Thirdly, I should’ve written this review when I read Skullcrack City a couple of days after release almost a year ago. I’m writing it now because the author put out a call for reviews (on the store.com) that might improve the book’s chances of attracting movie interest and it’s not a big ask, all things considered. Okay, so there’s a very cool prize on offer if numbers reach 100, but I live in the UK so I’m not expecting to be able to claim it even if I win.
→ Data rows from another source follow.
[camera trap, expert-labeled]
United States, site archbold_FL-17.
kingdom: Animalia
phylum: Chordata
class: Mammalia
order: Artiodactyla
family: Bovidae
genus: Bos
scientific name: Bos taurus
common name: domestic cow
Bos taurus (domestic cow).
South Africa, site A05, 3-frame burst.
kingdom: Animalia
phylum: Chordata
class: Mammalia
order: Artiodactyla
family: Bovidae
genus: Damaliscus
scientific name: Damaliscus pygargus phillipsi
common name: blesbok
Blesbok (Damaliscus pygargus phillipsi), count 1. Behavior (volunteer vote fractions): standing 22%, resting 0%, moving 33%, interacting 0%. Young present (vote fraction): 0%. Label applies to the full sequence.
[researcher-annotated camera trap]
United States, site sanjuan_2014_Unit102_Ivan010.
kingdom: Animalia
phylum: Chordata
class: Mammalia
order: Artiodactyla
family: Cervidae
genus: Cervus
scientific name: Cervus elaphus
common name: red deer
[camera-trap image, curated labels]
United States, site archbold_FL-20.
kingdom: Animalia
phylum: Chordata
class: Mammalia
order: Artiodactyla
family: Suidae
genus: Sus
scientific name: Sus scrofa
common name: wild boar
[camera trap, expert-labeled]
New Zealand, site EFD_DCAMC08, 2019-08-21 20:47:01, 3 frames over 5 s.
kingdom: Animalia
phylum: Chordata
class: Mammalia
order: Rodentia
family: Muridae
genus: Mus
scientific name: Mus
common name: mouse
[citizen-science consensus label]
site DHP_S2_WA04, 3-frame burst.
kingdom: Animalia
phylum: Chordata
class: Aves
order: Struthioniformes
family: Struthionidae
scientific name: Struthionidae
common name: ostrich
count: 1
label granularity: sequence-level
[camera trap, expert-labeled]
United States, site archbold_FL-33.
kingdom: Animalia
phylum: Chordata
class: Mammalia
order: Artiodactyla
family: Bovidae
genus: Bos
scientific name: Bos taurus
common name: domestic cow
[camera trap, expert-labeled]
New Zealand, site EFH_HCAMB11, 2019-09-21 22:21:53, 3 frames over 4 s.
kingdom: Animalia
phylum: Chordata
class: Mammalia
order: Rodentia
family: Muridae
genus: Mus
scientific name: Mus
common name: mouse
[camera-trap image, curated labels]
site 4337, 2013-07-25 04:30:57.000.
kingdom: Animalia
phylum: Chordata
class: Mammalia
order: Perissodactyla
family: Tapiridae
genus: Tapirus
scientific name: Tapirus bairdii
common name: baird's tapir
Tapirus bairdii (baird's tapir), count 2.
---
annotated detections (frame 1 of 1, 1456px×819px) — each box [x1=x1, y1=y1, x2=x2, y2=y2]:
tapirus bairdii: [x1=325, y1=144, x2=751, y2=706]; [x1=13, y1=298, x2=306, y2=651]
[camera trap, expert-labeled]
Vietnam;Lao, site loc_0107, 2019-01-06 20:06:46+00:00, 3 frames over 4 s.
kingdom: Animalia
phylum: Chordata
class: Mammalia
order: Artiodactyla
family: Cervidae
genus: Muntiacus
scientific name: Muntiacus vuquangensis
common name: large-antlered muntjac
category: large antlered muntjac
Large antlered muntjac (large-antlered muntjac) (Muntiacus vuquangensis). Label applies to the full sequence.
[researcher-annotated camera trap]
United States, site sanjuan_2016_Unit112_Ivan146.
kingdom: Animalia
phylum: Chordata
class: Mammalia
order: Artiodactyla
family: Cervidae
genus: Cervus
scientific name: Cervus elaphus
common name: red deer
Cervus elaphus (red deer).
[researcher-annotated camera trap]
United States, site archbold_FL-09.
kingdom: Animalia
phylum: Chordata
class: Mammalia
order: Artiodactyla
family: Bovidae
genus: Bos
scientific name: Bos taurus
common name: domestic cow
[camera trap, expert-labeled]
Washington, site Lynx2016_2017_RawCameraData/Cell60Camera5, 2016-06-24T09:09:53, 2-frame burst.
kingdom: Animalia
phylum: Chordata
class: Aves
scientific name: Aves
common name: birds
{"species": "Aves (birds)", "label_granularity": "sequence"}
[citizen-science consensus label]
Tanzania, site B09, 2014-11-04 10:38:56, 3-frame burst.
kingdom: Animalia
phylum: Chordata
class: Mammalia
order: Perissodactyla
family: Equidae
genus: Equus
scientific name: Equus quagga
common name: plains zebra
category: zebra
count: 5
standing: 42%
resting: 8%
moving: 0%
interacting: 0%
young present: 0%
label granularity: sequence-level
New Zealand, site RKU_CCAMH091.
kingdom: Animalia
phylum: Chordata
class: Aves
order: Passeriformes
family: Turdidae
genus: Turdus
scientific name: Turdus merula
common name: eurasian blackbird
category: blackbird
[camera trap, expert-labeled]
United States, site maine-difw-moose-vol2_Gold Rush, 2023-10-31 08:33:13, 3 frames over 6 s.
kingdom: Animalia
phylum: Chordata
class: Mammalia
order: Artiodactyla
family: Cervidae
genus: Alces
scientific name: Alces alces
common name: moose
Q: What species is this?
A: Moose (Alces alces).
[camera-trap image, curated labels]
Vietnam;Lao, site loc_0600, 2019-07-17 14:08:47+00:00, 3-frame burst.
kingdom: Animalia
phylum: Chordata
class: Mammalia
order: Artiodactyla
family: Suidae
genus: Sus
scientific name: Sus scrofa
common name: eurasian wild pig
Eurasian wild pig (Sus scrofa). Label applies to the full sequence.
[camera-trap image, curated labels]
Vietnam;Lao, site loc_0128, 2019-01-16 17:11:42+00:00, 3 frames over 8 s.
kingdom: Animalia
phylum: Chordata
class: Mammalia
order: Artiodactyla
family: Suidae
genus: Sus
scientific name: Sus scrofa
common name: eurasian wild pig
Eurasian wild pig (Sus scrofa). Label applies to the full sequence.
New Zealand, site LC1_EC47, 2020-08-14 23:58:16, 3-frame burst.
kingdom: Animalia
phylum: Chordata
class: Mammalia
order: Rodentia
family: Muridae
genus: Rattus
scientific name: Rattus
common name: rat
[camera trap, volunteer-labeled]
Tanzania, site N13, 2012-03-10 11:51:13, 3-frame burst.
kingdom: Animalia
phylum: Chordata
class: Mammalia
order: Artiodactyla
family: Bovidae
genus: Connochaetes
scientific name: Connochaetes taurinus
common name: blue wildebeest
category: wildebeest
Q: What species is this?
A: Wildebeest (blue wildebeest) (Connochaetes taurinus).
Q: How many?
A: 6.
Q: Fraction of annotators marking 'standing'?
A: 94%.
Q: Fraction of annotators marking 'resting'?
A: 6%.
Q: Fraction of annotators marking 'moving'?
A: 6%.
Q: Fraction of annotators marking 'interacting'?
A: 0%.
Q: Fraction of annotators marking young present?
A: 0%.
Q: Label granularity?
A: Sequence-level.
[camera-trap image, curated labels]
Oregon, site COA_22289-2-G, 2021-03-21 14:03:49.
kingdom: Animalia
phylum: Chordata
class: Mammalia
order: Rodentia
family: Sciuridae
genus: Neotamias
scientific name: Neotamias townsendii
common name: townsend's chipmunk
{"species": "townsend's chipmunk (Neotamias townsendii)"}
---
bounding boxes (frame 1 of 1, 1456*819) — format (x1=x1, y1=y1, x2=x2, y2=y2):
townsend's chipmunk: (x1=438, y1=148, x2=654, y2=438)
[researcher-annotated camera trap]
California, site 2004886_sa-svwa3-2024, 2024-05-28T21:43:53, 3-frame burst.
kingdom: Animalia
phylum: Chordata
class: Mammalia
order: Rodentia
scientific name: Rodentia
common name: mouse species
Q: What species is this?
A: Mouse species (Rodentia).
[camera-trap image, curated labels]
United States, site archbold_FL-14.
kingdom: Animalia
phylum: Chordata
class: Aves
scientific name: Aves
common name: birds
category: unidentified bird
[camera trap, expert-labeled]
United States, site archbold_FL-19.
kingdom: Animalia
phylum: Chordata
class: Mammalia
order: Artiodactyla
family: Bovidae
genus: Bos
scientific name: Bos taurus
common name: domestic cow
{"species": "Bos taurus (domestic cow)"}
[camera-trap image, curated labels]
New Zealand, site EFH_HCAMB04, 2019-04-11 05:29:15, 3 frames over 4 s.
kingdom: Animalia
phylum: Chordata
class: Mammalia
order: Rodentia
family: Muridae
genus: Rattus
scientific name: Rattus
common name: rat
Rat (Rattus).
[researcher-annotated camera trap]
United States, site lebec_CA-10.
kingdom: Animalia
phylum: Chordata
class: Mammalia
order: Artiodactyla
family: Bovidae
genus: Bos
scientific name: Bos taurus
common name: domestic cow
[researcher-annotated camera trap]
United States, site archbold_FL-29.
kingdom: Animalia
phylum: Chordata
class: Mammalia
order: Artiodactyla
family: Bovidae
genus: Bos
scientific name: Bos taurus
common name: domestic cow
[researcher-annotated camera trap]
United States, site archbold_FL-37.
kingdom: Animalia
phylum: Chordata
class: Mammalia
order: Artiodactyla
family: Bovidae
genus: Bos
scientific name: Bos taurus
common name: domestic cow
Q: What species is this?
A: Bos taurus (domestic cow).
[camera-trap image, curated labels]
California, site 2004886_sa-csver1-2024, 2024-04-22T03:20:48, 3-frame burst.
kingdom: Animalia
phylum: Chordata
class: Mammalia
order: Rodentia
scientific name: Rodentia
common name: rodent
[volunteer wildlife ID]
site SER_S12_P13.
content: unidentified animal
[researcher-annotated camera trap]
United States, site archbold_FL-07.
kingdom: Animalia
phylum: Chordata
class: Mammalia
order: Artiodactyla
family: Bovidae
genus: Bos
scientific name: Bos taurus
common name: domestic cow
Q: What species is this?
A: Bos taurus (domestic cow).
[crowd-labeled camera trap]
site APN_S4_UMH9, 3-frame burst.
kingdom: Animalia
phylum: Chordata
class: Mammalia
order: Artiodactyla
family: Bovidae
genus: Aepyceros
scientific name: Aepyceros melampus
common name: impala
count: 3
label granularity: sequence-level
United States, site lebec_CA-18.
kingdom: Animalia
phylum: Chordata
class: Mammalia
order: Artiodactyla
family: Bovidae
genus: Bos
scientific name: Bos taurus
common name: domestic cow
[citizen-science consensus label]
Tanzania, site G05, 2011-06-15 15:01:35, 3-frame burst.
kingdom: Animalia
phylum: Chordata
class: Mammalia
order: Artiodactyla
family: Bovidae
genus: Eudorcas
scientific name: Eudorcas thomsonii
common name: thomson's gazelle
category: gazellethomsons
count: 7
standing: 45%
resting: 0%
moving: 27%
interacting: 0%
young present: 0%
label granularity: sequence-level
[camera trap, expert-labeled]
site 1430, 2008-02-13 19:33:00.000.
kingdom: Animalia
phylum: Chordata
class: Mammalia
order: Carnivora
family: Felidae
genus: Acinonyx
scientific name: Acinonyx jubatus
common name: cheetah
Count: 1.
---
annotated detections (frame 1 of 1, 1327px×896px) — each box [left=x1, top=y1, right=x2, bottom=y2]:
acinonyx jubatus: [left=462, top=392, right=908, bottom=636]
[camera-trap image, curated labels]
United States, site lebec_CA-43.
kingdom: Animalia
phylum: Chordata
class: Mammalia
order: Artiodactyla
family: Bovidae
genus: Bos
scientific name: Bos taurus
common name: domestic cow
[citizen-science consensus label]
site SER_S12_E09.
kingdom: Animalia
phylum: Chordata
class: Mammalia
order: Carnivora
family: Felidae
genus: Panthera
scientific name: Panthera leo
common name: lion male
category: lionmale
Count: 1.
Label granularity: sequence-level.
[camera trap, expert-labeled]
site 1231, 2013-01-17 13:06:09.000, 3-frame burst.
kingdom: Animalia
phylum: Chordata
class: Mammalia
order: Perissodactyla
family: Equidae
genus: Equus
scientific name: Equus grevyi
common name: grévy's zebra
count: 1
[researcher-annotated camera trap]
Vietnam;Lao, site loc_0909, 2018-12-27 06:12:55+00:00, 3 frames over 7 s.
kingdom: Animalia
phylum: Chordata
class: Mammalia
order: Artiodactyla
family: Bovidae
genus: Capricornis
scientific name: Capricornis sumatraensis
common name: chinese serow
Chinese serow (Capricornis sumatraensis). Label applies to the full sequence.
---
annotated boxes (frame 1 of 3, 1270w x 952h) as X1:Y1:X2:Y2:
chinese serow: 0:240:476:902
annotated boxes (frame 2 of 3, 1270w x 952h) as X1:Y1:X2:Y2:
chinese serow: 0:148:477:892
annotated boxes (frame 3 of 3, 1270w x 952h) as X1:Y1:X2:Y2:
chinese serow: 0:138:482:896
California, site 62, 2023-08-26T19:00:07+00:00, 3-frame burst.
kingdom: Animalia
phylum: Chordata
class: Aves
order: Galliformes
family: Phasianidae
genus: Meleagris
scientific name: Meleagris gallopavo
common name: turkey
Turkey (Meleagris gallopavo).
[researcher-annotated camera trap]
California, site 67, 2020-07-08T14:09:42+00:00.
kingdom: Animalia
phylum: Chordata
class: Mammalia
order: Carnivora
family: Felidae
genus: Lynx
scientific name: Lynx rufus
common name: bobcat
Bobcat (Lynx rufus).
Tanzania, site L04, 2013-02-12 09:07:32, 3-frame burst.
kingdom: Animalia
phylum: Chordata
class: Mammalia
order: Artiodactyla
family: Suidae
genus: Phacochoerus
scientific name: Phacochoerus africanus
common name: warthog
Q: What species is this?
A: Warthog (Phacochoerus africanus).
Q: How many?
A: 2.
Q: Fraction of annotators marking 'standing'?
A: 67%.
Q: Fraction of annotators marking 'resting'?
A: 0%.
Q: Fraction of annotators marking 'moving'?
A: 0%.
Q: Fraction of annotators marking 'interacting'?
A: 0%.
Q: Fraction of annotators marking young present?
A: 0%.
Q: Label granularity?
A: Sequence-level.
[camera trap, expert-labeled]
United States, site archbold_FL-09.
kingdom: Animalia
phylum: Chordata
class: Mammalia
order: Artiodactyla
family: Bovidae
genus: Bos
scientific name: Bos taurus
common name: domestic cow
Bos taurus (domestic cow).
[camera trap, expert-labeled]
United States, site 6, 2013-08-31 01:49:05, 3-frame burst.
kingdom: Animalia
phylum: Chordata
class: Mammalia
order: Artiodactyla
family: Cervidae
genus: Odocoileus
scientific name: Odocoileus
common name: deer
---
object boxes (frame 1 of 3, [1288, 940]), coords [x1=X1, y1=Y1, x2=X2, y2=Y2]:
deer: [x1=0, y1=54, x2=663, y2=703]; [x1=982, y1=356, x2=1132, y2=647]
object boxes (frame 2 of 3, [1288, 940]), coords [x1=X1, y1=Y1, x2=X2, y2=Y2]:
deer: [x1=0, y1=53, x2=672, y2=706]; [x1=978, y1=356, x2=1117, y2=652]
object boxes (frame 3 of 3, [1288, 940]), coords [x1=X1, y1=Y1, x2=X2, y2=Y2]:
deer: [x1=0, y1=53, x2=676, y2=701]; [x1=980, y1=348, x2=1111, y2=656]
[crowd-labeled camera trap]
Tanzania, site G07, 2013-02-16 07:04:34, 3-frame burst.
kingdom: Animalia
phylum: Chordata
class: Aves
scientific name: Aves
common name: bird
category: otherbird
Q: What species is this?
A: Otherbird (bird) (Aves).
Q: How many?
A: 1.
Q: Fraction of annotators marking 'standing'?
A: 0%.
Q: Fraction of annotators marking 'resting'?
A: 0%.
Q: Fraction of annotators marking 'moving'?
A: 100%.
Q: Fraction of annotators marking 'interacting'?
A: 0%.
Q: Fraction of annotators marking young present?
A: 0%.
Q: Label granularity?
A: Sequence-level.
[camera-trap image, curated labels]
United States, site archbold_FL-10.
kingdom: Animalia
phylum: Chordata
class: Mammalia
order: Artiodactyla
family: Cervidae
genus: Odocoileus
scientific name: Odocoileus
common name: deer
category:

I’m finally writing this because it’s probably my favourite book of the last year and one of my favourite books EVER… and just because it deserves to have how cool it is drawn to the attention of a wider audience.

FIVE STARS, NO QUESTION. AND ALL OF THEM ON FIRE…
★ ★ ★ ★ ★
natalia merk
Looking for something that essentially has everything cool jam packed into it at the same time, with every one of those awesome elements coexisting perfectly and being even more enrapturing for it? Look no further! This book is easily in the top 3 greatest debut novels from any author, but it's not like JRJ just appeared out of nowhere. No, this author has been knocking it out of the park from the start with his story collections, and his novella ''Siren Promised''. He's the kind of author that when you're done reading everything he's put out, you feel like harassing for updates on when you can expect something new.

Conspiracies, frantic, drug addled insanity, lovecraftian horror, malevolent corporations, WWII experimentation, touching moments, and turtles. It's an incredibly fast read, feeling more like 150 pages than the almost 400 it contains. It's an injection of pure adrenaline right into your brainstem by a guy who is clearly not a doctor but who keeps saying ''trust me, I've done this a few times before''. What I'm saying is, if you like bizarro fiction, or even if you don't, you should get this book and tell all of your interesting friends to read it.